Task> Turn the stretch of material from the line containing "Which item among" through the end into a Markdown table with two columns, Row and Line. Number each line in Row, put its text in Line, and leave out blank lines.

Recorded information>
* Begin *
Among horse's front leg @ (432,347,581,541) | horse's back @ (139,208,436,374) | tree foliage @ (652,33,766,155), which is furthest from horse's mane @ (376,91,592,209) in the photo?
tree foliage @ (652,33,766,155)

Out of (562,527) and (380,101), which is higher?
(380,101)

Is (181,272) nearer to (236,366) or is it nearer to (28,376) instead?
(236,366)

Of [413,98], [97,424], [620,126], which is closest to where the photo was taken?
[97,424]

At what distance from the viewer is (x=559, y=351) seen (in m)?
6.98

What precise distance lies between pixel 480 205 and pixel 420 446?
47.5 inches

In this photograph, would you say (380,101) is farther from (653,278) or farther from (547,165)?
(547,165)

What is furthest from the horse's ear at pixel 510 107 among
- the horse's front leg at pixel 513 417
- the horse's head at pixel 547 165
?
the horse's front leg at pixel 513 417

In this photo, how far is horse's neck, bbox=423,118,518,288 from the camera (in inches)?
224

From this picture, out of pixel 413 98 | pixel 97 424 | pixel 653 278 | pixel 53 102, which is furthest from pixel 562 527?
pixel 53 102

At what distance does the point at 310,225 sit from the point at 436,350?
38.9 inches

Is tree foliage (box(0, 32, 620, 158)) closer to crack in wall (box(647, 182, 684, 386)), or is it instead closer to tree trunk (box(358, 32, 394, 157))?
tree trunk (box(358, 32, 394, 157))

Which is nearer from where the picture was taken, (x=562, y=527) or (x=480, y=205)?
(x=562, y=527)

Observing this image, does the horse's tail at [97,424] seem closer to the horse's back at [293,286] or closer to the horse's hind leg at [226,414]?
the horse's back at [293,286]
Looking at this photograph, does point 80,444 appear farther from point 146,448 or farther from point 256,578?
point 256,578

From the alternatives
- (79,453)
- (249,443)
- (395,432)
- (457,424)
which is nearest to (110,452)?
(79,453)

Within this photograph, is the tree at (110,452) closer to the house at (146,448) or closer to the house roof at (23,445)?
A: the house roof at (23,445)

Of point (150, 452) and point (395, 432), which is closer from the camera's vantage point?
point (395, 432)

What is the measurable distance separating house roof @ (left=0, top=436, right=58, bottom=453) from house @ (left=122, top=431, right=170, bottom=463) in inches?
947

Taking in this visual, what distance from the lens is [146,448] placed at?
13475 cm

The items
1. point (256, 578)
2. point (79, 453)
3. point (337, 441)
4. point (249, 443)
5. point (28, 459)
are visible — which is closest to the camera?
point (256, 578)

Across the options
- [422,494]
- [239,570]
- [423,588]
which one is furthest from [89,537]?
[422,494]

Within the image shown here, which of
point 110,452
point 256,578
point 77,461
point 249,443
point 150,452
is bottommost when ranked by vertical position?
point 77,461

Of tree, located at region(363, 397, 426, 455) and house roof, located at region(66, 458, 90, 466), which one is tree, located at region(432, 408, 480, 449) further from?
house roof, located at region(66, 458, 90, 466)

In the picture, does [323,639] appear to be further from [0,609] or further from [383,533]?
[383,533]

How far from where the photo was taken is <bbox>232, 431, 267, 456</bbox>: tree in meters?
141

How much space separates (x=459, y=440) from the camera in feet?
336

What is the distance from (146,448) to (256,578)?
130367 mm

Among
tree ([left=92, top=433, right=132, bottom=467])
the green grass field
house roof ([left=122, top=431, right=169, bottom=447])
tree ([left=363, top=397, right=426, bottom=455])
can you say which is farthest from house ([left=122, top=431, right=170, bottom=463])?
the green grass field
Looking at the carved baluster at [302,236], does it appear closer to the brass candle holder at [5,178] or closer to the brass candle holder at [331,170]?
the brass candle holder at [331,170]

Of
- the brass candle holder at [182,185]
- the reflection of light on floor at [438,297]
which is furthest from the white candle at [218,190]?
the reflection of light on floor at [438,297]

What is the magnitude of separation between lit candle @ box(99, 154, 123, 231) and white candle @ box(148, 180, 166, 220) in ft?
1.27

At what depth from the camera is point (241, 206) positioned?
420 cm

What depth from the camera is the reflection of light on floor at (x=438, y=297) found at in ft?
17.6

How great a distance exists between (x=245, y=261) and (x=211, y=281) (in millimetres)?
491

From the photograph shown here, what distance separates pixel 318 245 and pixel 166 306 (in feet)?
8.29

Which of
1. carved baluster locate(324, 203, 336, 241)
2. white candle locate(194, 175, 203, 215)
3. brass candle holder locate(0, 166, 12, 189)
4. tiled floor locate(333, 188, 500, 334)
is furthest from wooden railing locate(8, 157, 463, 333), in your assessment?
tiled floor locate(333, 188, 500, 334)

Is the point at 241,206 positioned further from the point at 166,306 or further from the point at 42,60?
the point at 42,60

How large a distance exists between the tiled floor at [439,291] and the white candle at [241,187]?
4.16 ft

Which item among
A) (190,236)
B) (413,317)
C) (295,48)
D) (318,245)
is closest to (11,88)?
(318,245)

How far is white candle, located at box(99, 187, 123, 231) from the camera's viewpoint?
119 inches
* End *
The solution>
| Row | Line |
|---|---|
| 1 | Which item among |
| 2 | A) (190,236) |
| 3 | B) (413,317) |
| 4 | C) (295,48) |
| 5 | D) (318,245) |
| 6 | is closest to (11,88)? |
| 7 | (318,245) |
| 8 | How far is white candle, located at box(99, 187, 123, 231) from the camera's viewpoint? |
| 9 | 119 inches |